Paste the following configuration:

version: '3.8'

services:
ollama:
image: ollama/ollama:latest
container_name: ollama
volumes:
- ollama_data:/root/.ollama
ports:
- "11434:11434"
restart: unless-stopped
# Uncomment the following lines if you have an NVIDIA GPU and nvidia-docker2 installed
# deploy:
# resources:
# reservations:
# devices:
# - driver: nvidia
# count: 1
# capabilities: [gpu]

open-webui:
image: ghcr.io/open-webui/open-webui:main
container_name: open-webui
volumes:
- open-webui_data:/app/backend/data
ports:
- "8080:8080"
environment:
- OLLAMA_BASE_URL=http://ollama:11434
- WEBUI_AUTH=True
depends_on:
- ollama
restart: unless-stopped

volumes:
ollama_data:
open-webui_data:

Save the file and run:
docker compose up -d

First-run verification: Wait about 60 seconds for the containers to initialize, then open your browser and navigate to http://localhost:8080. You should be greeted by the Open-WebUI login screen!

4️⃣ Detailed Configuration

Let's break down why this configuration solves the most common self-hosting headaches:
Persistent Storage (Volumes): Notice the ollama_data and open-webui_data volumes? Without these, every time you update or restart your container, you would lose your downloaded models and chat history. This setup ensures your data is permanently safe.
Internal Network Routing: By setting OLLAMA_BASE_URL=http://ollama:11434, we tell the WebUI to talk directly to the Ollama container via Docker's internal DNS. This completely bypasses annoying localhost or 127.0.0.1 routing conflicts.
Authentication (WEBUI_AUTH=True): This forces users to create an account before accessing the AI, securing your server from unauthorized use.

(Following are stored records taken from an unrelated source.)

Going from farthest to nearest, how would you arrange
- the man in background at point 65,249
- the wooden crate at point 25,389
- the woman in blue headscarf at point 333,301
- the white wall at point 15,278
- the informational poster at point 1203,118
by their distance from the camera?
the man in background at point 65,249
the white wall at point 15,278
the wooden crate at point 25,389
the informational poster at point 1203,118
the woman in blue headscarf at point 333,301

Pro-Tip: If you want to access this outside your home network, we highly recommend putting Open-WebUI behind Nginx Proxy Manager or Traefik with an SSL certificate.

5️⃣ Common Use-Cases & Mini-Projects

Downloading Your First Model
Once logged into Open-WebUI, click on the Settings gear, navigate to Models, and type llama3 or llama3.1 into the pull model field. Click download.
Alternatively, you can pull a model directly via your terminal:
docker exec -it ollama ollama run llama3.1

API Access for Developers
Because we exposed port 11434, you can use your new local LLM server just like the OpenAI API. Test it with this simple curl request:
curl -X POST http://localhost:11434/api/generate -d '{
"model": "llama3.1",
"prompt": "Why is the sky blue? Explain in one sentence.",
"stream": false
}'

6️⃣ Troubleshooting & FAQ

Q: My GPU isn't being detected by Ollama. Tokens are generating very slowly!

A: If you are on Linux with an NVIDIA card, you must install the NVIDIA Container Toolkit (nvidia-docker2). Once installed, uncomment the deploy block in the docker-compose.yml file and restart the stack (docker compose up -d --force-recreate).

Q: I keep getting "Out of Memory" errors on my 8GB RAM machine.

A: Standard 7B or 8B models might be too heavy for your system. Switch to a smaller, highly efficient model. Try pulling gemma:2b or Microsoft's phi3 inside the Open-WebUI interface.

Q: Open-WebUI says "Ollama connection failed."

A: Double-check that your OLLAMA_BASE_URL is set to http://ollama:11434 (not localhost) and that the ollama container is running without restart loops (docker ps).

7️⃣ Security & Production Hardening

If you plan to expose this setup to the internet, you must harden it:
Disable Open Signups: Once you have created your admin account, go to the WebUI Admin Panel -> Settings -> General, and turn off "Enable New User Signups".
Backup Strategy: Regularly back up your Docker volumes. You can easily tarball your volumes located in /var/lib/docker/volumes/ to keep your chat history safe.
Reverse Proxy: Never expose port 8080 directly to the web. Route it through a proxy manager with Let's Encrypt SSL.

8️⃣ Extending the Stack

Your private AI assistant doesn't have to exist in a vacuum. You can seamlessly integrate this setup with other FOSS homelab tools:
Give it internet access: Connect Open-WebUI to SearXNG (Self-Hosted Search Engine) to allow your LLM to scrape the live web.
Safe Code Execution: Integrate Open-Terminal to give your AI agents a sandboxed browser-based shell to write and test code safely.

9️⃣ Conclusion & Next Steps

You now have a fully functional, highly secure, and persistent Ollama local LLM server with a gorgeous user interface. You've eliminated third-party privacy risks and unlocked the world of open-weight AI models.